The Mirror Fire continues to burn in the remote northern section of the park in spruce fir forest. The Mesa Verde National Park Helitack crew are assigned to this fire. Trail closures are in effect for the Mirror Lake Trail, from the junction with the Mummy Pass Trail northbound to Mirror Lake. The Comanche Peak trail is closed from the park boundary southbound to Mirror Lake. Wilderness campsite closures include the Mirror Lake site and the Koenig stock site, and reservations for these backcountry sites are canceled until further notice.

Assisting Rocky Mountain National Park fire staff include Mesa Verde National Park Helitack, Estes Valley Fire Protection District, Grand Lake Fire Protection District, Boulder County Fire, and Arapaho Roosevelt National Forest.


Two Small Fires Burning in Rocky Mountain National Park

Two small fires are burning inside Rocky Mountain National Park in remote locations. One fire has been confirmed burning near Mirror Lake in the northern section of the park. A second fire is burning in the Forest Canyon area below Trail Ridge Road between Rock Cut and Forest Canyon overlook. Trail Ridge Road remains open, unless fire conditions change. Upper Beaver Meadows Road will be closed, due to the potential of aviation operations tomorrow.

Aerial resources have flown the areas to determine best fire management tactics. The Mirror Fire is burning near treeline in mostly spruce fir forest. The Forest Canyon Fire is burning in lodgepole. The initial size up of the Mirror Fire is one/tenth of an acre. The Forest Canyon Fire is approximately 3 to 5 acres. Both fires have more than 50 percent of the forest stand killed by recent insect outbreaks.

Firefighters will hike into the Forest Canyon Fire this morning for initial attack using hand crews and available aviation assets. A small crew and helicopter from Mesa Verde National Park will help to begin suppressing the Mirror Fire tomorrow.

Trail closures are in place for the Mirror Lake Trail, from the junction with the Mummy Pass Trail northbound to Mirror Lake. The Comanche Peak trail is closed from the park boundary southbound to Mirror Lake. Wilderness campsite closures include the Mirror Lake site and the Koenig stock site. Reservations for these backcountry sites are canceled until further notice.

The cause of the fires have not yet been determined. However, a thunderstorm with lightning moved through the Forest Canyon area yesterday afternoon.


Rescue Effort Takes Place In Longs Peak Search Area

On Wednesday night Emma Long, 23, of Houston, Texas, was reported by a friend as overdue in the Longs Peak area. Rocky Mountain National Park Search and Rescue Team members incorporated search efforts in the Keyhole Route area for Long as well as Jens “Jay” Yambert, who was reported missing on Tuesday night.

These efforts were underway early yesterday morning when park visitors notified rangers that they were assisting a female who indicated she had fallen at some time in the preceding 24 hours above the Keyhole. Rocky Mountain National Park Search and Rescue members arrived on scene at 9:30 a.m.
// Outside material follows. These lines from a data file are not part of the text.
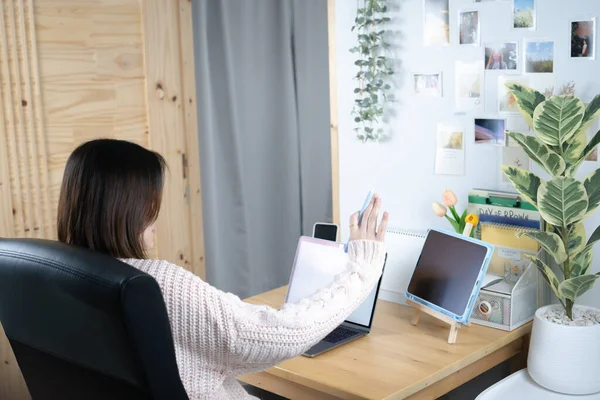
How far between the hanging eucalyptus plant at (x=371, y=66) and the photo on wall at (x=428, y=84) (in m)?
0.10

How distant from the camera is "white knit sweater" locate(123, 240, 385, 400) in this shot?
4.23 ft

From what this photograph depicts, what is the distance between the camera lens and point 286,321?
1380mm

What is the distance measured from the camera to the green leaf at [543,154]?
1852mm

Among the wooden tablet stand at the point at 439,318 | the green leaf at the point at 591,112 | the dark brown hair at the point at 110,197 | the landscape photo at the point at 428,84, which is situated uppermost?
the landscape photo at the point at 428,84

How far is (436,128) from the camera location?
2.37 m

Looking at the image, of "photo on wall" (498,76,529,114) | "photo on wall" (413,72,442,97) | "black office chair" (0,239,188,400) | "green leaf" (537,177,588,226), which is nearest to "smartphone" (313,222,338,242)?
"photo on wall" (413,72,442,97)

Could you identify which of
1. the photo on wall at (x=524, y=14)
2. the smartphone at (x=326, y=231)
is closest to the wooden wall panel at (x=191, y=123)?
the smartphone at (x=326, y=231)

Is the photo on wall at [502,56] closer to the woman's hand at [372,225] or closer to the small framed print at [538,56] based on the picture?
the small framed print at [538,56]

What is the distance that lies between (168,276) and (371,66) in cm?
141

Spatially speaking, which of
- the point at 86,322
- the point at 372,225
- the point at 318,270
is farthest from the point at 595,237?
the point at 86,322

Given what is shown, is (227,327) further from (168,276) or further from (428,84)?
(428,84)

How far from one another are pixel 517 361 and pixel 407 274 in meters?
0.43

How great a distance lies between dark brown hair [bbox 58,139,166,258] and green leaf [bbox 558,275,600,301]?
1.13 metres

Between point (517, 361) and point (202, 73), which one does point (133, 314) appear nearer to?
point (517, 361)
Long suffered serious injuries from the fall. Search and Rescue team members and visitors moved her via litter to The Boulder Field where a Flight For Life air ambulance from Colorado Springs flew her at 11:10 a.m. to St. Anthony’s Hospital in Denver.

Search efforts have continued for Jens “Jay” Yambert. After hearing about the search for Yambert, park staff have heard from visitors who saw Yambert on Monday morning, August 27, along the Keyhole Route. Visitors indicated that the weather was poor with ice, sleet, rain, and strong winds. Park staff greatly appreciate information that visitors are providing. From visitor descriptions, Yambert was wearing a black raincoat, gray shorts with high black socks, yellow gloves, sandals and a blue/gray backpack. He was carrying trekking poles.
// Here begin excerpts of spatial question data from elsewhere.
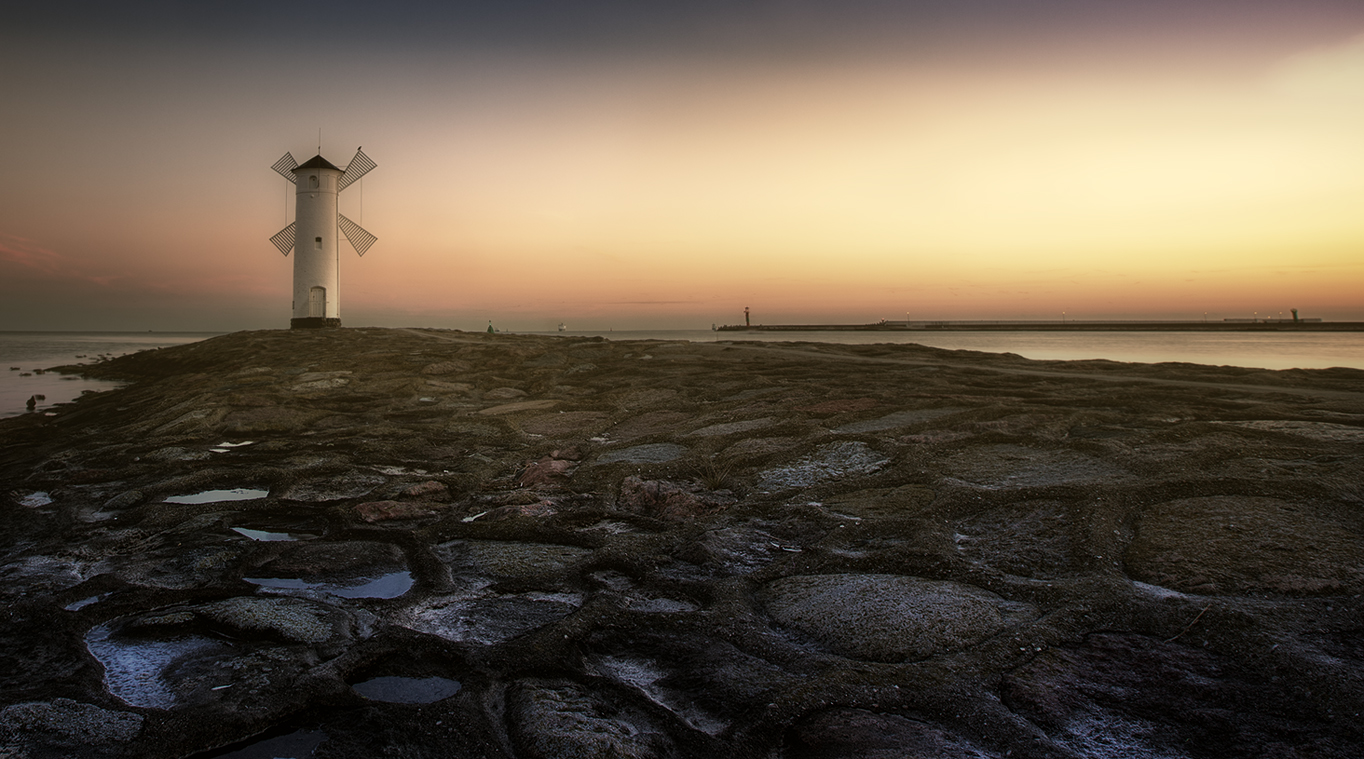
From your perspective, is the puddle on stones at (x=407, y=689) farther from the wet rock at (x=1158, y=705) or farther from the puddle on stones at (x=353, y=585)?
the wet rock at (x=1158, y=705)

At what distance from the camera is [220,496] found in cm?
367

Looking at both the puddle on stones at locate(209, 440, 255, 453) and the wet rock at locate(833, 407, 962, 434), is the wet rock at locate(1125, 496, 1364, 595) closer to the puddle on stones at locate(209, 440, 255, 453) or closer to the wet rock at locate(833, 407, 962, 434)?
the wet rock at locate(833, 407, 962, 434)

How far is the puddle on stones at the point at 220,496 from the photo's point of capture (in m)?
3.55

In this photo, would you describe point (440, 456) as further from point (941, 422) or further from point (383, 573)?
point (941, 422)

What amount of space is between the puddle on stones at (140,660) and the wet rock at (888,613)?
1.60 metres

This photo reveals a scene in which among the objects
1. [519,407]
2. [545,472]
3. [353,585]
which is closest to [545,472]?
[545,472]

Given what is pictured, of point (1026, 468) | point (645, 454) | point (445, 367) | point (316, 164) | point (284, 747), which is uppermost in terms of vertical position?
point (316, 164)

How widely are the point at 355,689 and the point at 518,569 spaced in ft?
2.75

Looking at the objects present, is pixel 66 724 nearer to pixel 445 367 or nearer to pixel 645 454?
pixel 645 454

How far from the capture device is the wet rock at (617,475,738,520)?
3.10 metres

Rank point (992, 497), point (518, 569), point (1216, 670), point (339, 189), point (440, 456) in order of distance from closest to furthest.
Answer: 1. point (1216, 670)
2. point (518, 569)
3. point (992, 497)
4. point (440, 456)
5. point (339, 189)

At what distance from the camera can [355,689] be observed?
173 centimetres

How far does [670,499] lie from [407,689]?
162cm

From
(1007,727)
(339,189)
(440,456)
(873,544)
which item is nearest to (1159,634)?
(1007,727)
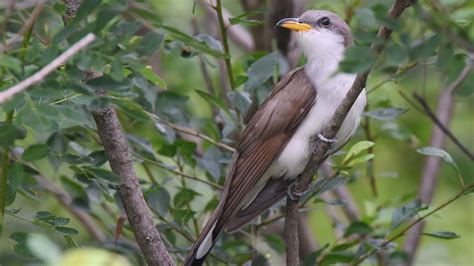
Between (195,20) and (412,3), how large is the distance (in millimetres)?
3045

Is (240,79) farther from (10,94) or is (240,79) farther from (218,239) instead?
(10,94)

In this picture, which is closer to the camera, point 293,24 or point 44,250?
point 44,250

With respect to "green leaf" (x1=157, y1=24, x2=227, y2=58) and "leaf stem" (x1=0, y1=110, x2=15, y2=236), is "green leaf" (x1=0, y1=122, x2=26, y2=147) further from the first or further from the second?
"green leaf" (x1=157, y1=24, x2=227, y2=58)

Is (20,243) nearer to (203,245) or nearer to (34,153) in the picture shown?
(34,153)

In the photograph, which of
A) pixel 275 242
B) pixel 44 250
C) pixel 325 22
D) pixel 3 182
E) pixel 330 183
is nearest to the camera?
pixel 44 250

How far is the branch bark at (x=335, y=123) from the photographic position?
269 centimetres

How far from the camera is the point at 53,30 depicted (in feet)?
13.8

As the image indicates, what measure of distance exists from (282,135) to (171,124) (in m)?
0.51

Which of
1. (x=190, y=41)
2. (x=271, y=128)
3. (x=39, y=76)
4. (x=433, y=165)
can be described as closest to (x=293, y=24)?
(x=271, y=128)

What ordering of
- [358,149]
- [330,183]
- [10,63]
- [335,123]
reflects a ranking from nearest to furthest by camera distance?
[10,63] < [335,123] < [358,149] < [330,183]

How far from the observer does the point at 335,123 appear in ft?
10.9

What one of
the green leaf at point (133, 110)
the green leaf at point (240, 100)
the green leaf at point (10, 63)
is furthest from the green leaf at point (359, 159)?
the green leaf at point (10, 63)

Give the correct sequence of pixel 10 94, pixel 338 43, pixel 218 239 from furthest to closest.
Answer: pixel 338 43, pixel 218 239, pixel 10 94

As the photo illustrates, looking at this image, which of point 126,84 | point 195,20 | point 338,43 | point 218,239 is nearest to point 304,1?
point 195,20
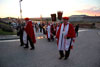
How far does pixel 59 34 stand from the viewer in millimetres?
5797

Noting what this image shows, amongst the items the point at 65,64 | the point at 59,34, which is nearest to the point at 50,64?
the point at 65,64

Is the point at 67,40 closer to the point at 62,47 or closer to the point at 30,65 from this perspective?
the point at 62,47

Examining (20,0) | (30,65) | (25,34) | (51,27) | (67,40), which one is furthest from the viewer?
(20,0)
Park rangers would like to hear from anyone who has been in the Longs Peak or Mount Meeker area since Sunday, August 26, particularly on the Keyhole Route, Keplinger’s Couloir, The Loft, Chasm Lake, Clark’s Arrow and the Roaring Fork area. Please call (970) 586-1204.


Volunteers Needed for Young Gulch Trail Work

Restoration work is continuing on the Young Gulch Trail in the Poudre Canyon that was badly damaged by the 2013 Flood. Progress has been slow and steady by volunteers and Forest Service employees with plans to open the trail sometime in 2019.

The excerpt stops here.